The two-story restaurant, with its simple design, followed two guiding rules: Use fresh local fish and a charcoal grill. Both the concept and the menu won praise from local and international critics, who wrote enthusiastic articles about Savida.

File photo: Savida’s owners, Ohad Horvitz and Dan Smulovitz, December 2017.
Dan Peretz

“We never intended to enter the honor roll of the best restaurants in Israel and the world, as actually happened,” Smulovitz said. “We just wanted to serve fish taken from the sea, and for us, this place was a school. I learned a lot here about fish, about the Mediterranean Sea, about the Old City and especially about the people who live there, like Sado Saadi, the native fisherman and fishmonger who made this possible.”

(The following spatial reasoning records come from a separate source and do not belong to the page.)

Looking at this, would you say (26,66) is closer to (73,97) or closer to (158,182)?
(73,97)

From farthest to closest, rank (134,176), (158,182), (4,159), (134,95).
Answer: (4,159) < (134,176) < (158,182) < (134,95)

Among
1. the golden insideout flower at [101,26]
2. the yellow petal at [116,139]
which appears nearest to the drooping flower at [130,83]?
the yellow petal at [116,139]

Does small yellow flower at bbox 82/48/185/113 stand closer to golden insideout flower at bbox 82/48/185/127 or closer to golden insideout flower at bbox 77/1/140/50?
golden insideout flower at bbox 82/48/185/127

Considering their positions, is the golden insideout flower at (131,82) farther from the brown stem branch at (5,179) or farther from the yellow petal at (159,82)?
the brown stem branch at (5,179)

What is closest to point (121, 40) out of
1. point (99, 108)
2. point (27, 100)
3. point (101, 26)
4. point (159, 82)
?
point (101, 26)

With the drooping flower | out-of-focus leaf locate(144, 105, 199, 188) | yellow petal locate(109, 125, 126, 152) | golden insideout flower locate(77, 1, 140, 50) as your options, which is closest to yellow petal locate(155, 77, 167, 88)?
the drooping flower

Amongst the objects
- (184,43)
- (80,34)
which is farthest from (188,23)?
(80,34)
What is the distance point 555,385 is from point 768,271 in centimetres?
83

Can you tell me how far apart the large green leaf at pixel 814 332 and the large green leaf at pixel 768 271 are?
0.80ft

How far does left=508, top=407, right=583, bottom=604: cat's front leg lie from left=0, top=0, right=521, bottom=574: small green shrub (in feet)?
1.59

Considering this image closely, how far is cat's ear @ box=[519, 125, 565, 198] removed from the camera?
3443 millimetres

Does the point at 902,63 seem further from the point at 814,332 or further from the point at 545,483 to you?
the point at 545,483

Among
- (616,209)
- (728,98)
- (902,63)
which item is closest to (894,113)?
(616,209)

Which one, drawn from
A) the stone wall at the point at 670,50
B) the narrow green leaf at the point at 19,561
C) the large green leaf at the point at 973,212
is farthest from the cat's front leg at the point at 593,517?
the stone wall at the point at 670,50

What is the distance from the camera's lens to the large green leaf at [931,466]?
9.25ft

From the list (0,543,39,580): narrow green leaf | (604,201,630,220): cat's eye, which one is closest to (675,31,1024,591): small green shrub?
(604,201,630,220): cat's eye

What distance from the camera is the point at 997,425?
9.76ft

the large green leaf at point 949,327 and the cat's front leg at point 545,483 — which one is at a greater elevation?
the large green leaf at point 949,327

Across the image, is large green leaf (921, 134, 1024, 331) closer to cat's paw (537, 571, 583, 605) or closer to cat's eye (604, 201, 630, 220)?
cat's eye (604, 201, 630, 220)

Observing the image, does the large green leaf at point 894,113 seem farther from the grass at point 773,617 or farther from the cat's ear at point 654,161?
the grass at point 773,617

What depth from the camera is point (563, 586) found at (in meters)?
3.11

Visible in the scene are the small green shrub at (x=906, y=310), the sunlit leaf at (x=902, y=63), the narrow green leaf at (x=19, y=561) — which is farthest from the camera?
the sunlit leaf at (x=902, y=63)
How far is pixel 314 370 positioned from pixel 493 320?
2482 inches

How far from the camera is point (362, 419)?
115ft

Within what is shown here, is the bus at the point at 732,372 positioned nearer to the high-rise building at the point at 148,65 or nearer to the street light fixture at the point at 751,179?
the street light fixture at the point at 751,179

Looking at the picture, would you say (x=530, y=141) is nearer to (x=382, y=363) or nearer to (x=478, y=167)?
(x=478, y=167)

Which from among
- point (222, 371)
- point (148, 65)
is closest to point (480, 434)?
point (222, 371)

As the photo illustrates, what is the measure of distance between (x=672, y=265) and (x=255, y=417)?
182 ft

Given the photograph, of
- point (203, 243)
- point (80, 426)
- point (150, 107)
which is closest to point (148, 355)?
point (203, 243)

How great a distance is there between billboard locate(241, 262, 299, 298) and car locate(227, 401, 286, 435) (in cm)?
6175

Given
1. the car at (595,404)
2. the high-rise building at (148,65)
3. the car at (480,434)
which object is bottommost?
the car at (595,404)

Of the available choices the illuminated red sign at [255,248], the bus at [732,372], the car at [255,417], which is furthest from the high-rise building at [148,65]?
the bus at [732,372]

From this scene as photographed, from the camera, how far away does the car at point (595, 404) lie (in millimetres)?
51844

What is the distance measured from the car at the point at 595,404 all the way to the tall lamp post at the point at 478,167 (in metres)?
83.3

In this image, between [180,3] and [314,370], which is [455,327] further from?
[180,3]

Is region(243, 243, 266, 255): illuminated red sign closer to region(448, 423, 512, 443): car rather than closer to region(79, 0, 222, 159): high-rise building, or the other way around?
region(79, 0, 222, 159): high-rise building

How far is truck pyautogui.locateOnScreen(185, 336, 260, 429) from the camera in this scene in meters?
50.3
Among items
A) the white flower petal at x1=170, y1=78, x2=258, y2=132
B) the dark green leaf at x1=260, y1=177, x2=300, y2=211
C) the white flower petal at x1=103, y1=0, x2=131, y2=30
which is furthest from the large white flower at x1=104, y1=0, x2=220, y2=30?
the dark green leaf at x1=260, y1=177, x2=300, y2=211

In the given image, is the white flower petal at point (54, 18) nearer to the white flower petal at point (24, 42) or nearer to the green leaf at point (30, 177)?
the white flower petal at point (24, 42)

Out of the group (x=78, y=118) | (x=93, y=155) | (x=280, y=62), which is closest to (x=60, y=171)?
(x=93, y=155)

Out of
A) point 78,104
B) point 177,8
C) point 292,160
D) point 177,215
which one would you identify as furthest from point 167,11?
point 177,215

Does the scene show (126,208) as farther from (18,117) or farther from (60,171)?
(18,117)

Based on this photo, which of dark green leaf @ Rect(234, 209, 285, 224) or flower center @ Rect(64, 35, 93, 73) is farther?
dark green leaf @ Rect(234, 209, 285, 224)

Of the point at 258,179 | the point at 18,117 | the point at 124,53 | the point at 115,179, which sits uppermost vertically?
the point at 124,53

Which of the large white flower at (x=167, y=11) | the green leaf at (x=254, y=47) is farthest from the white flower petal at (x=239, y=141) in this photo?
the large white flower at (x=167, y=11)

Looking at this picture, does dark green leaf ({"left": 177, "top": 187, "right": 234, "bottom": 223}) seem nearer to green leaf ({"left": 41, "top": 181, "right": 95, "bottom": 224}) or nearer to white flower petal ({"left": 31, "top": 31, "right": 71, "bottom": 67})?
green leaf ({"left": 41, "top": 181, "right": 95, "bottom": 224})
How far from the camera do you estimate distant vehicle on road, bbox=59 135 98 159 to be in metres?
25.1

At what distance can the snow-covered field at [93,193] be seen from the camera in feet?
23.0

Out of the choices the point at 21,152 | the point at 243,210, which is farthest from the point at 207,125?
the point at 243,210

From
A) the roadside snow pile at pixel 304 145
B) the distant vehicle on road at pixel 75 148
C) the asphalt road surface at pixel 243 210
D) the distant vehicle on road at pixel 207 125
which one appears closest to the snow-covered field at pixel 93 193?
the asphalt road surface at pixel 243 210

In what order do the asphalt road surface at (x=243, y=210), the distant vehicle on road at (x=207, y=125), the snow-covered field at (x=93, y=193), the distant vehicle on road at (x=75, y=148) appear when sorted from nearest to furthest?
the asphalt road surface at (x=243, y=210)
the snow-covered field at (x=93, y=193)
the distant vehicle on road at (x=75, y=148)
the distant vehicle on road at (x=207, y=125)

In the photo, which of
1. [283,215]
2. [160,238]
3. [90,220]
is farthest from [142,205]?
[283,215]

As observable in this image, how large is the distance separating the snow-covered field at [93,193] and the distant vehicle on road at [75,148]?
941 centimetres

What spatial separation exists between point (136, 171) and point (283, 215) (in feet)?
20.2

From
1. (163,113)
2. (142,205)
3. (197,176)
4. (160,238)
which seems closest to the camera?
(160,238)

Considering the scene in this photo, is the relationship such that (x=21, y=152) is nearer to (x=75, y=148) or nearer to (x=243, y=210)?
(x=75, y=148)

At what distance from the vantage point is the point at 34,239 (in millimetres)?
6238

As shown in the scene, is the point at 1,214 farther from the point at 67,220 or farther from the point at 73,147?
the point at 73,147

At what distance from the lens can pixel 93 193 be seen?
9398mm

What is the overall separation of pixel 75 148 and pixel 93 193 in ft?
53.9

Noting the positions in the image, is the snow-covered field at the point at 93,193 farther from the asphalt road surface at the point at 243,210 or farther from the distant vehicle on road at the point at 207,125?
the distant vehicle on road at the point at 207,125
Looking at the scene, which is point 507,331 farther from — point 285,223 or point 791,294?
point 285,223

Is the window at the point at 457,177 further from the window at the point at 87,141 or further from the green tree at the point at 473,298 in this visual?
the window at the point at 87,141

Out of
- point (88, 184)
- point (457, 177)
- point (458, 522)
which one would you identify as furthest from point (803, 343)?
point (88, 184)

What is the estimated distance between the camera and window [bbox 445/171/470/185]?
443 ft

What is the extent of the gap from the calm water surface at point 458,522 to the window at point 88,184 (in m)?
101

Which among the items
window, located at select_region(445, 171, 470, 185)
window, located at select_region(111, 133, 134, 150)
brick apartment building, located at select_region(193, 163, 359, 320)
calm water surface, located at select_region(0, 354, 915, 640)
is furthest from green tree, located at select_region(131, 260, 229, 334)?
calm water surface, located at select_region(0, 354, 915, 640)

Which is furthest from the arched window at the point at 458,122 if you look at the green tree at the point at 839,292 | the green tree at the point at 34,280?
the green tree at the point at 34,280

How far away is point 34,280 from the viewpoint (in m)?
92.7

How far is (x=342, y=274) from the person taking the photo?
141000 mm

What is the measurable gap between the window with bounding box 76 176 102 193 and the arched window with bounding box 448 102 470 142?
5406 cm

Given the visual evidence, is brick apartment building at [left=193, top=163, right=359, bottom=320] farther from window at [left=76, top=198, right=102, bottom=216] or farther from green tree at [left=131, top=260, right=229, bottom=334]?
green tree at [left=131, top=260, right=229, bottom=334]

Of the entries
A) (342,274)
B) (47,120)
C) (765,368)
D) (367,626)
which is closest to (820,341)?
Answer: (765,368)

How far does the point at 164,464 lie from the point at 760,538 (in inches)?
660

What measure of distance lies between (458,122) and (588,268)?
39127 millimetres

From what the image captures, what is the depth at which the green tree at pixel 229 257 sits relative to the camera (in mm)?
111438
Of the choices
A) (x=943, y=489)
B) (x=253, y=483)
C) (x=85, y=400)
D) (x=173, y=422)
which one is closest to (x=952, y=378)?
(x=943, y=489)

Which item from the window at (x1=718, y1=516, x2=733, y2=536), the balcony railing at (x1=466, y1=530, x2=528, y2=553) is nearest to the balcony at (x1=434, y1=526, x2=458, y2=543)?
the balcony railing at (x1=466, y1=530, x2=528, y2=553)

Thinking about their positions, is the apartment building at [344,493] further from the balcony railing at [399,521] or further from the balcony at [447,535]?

Savida is closing down at a time when several new and highly touted local restaurants, like Igra Rama and Abie in Tel Aviv, have adopted a similar principle of exclusively using local fish. “I see this influence and it makes me happy – to the degree that it’s possible to say this when I’m closing down – that this concept, which didn’t exist five years ago, has caught on,” Smulovitz said.

“I’ve run out of energy,” he added. “I gave what I could. But I still hope someone will take over Savida, continue its path and show that a place like this has a right to exist in Acre.”

The restaurant will be open every day until December 31, 2018.